For making some poster-sized prints, I used a plugin to scale it up, and got better results than with the 10% method.
I used to a noise reduction plugin, but I haven't used it years. Back when I first started shooting digitally, I would religiously run the noise reduction filter on every image before starting to edit it -- and it took about 8 minutes for each file to run on my poor old computer.
For me, the "special effect" plugins have the same danger as some of the cheesy effect filters -- you might like the end result, but you risk the image looking like you ran a random filter without much thought being put into it. Just because you *can* pointilize an image, doesn't mean you *should*. The real power of those filters (and plugins) is using them the help build up subtle image effects.
But there's a lot of useful utility plugins (lens correction, resizing, etc.) that provide key missing (or at least enhanced) functionality from PhotoShop.
Last edited by Alex Wilson; 05-07-2008 at 02:59 PM.
I don't think Nik is at all related to Nikon. Check out www.niksoftware.com.Originally Posted by Travis
Viveza and Colour FX are both quite good and useful to speed up postprocessing.
Tegan
Sure, some of the free and shareware plug-ins in the special effect area are somewhat silly. I do however find software filters extremely useful, since you can apply them with various controls to a select part of your image, which is not possible with the hard camera filter.Originally Posted by Alex Wilson
Conversely, a hard polarizer can do things that are not possible with a software polarizer, but a software polarizer can still improve the sky.
Tegan
I've started to run Noise Ninja with almost every photo I edit(having set up custom profiles for my camera).
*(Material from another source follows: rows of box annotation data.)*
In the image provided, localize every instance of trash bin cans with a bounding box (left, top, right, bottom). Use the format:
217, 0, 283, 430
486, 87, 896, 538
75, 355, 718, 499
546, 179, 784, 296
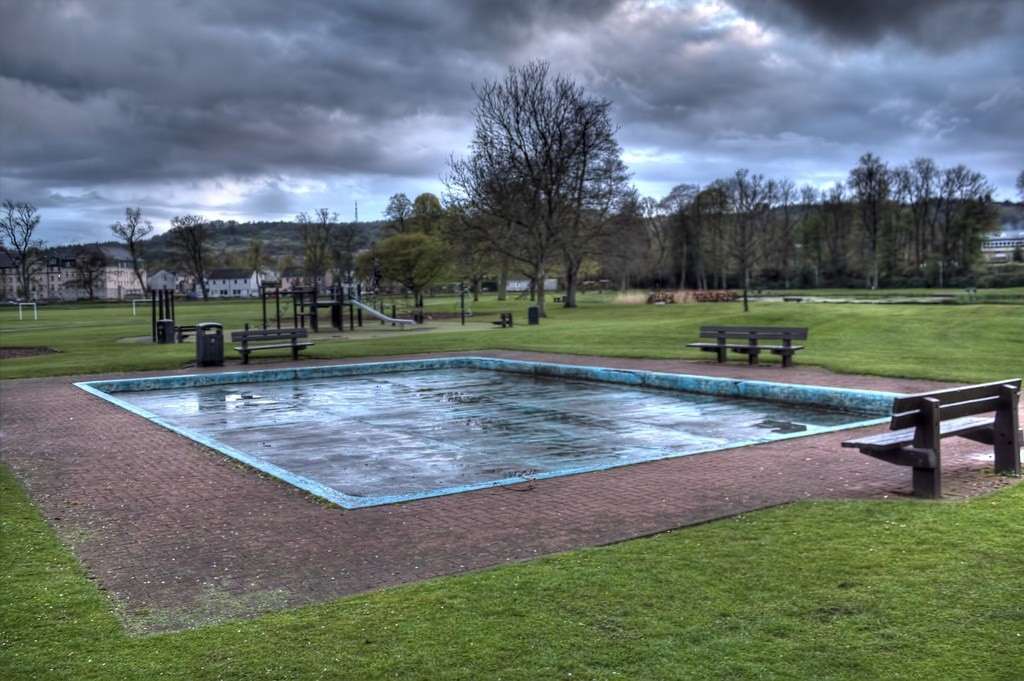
196, 322, 224, 367
157, 319, 174, 344
528, 306, 540, 325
The only special effects plug-in I've used a lot is melancholytron by flaming pear, it adds a darkening / sepia / blur vignette than can be interesting some times.
"Photographic art requires the technical aspects of photography and the design aspects of art, both at an outstanding level."
I have the viveza plug in from Nik software. I find it very useful and use it almost exclusively after universal adjustments in camera raw.
It is great because you can adjust separate parts of the photo. And if you convert to smart filter first you can go back and modify your adjustments later.